- _What is being asked_
From first line to last, copy the material below exactly.

- _Given records_
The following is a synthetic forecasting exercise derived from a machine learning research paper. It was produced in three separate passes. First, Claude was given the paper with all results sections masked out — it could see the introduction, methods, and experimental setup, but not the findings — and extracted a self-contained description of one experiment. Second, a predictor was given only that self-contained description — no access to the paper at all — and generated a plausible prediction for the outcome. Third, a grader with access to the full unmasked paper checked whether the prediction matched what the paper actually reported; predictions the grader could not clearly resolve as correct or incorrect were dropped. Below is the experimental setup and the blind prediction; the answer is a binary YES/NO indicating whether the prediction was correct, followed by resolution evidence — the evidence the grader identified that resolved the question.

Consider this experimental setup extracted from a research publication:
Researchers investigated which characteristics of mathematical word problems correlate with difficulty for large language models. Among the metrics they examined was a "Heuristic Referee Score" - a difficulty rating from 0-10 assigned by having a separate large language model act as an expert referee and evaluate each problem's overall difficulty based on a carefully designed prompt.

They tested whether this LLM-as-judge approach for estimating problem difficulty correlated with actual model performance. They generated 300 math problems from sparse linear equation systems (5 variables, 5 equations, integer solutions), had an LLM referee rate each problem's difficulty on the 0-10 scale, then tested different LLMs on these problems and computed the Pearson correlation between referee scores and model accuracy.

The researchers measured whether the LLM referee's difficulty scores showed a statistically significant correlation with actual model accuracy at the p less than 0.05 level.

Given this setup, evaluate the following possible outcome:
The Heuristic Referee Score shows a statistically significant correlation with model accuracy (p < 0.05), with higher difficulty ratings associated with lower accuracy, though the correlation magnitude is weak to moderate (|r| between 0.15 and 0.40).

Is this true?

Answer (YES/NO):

- _Response to this exercise_
The following is a synthetic forecasting exercise derived from a machine learning research paper. It was produced in three separate passes. First, Claude was given the paper with all results sections masked out — it could see the introduction, methods, and experimental setup, but not the findings — and extracted a self-contained description of one experiment. Second, a predictor was given only that self-contained description — no access to the paper at all — and generated a plausible prediction for the outcome. Third, a grader with access to the full unmasked paper checked whether the prediction matched what the paper actually reported; predictions the grader could not clearly resolve as correct or incorrect were dropped. Below is the experimental setup and the blind prediction; the answer is a binary YES/NO indicating whether the prediction was correct, followed by resolution evidence — the evidence the grader identified that resolved the question.

Consider this experimental setup extracted from a research publication:
Researchers investigated which characteristics of mathematical word problems correlate with difficulty for large language models. Among the metrics they examined was a "Heuristic Referee Score" - a difficulty rating from 0-10 assigned by having a separate large language model act as an expert referee and evaluate each problem's overall difficulty based on a carefully designed prompt.

They tested whether this LLM-as-judge approach for estimating problem difficulty correlated with actual model performance. They generated 300 math problems from sparse linear equation systems (5 variables, 5 equations, integer solutions), had an LLM referee rate each problem's difficulty on the 0-10 scale, then tested different LLMs on these problems and computed the Pearson correlation between referee scores and model accuracy.

The researchers measured whether the LLM referee's difficulty scores showed a statistically significant correlation with actual model accuracy at the p less than 0.05 level.

Given this setup, evaluate the following possible outcome:
The Heuristic Referee Score shows a statistically significant correlation with model accuracy (p < 0.05), with higher difficulty ratings associated with lower accuracy, though the correlation magnitude is weak to moderate (|r| between 0.15 and 0.40).

Is this true?

Answer (YES/NO):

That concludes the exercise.